The Marvels – A playful novel of real life lived on a theater stage

See sample pages from this book at Wink.

1766. A ship named the Kraken. A little girl tied to the mast, her face darkened by the shadow of a fearsome sea monster. It's approaching, closer, closer, its teeth just inches from her face. But none of this is real.

Pan back to reveal an audience – and that's when we realize that we, like them, are being treated to a performance. All this comes in the first few pages of Brian Selznick's The Marvels and it sets the tone for everything after. Stories within stories, books inside plays, real life lived out on a theatre stage.
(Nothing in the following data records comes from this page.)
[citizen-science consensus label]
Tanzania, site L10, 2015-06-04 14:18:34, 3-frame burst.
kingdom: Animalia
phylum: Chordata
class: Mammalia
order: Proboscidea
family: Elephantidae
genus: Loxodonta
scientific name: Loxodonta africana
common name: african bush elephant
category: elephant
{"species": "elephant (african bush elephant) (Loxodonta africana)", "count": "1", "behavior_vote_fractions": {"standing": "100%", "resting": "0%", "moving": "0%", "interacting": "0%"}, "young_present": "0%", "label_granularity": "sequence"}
The Marvels is a novel of two halves. Part one consists of a 400-page collection of immersive black-and-white pencil drawings that tell the story of the Marvel family. From modest roots to fame and fortune, from lucky escapes to fiery ends. Part two is a short novel in itself, picking up in 1990 with young runaway Joseph Jervis absconding from boarding school in order to search out his enigmatic uncle, Mr A. Nightingale, and then discovering the history of the Marvel family for himself.

The illustrations of part one are a real pleasure and very manageable in one sitting. With every image realized on a two-page spread, there are layers and intimate details to get lost in. A range of pencil techniques capture the story's varied landscapes, which switch from brooding oceans to tropical forests to cobblestoned alleyways. Selznick obviously doesn't believe in white space. He doesn't even believe in margins. Every page is decorated to its very edge and the print quality is top-class. It all may look freshly drawn, but don't worry about wiping your fingers, there's no risk of smudging here.

The Marvels' story begins in classic adventure territory, then stands back and acknowledges its influences with pleasing allusions to Tintin, Robert Louis Stevenson and a healthy sprinkling of Shakespeare. When the story gets up to date in part two, however, it carries an emotional heft and grounds itself very much in the real world. This is a children's book that is admirably progressive in its depictions of non-nuclear families – which is a bone of contention for some Amazon reviewers but gets a huge thumbs-up from me. Selznick's Afterword is an interesting read in itself, citing his inspirations and adding a layer of non-fiction to this story about stories.

Full of reversals and inversions, The Marvels is a work that is playful, inventive and has a few good surprises up its sleeve. Like the preface says, You either see it or you don't.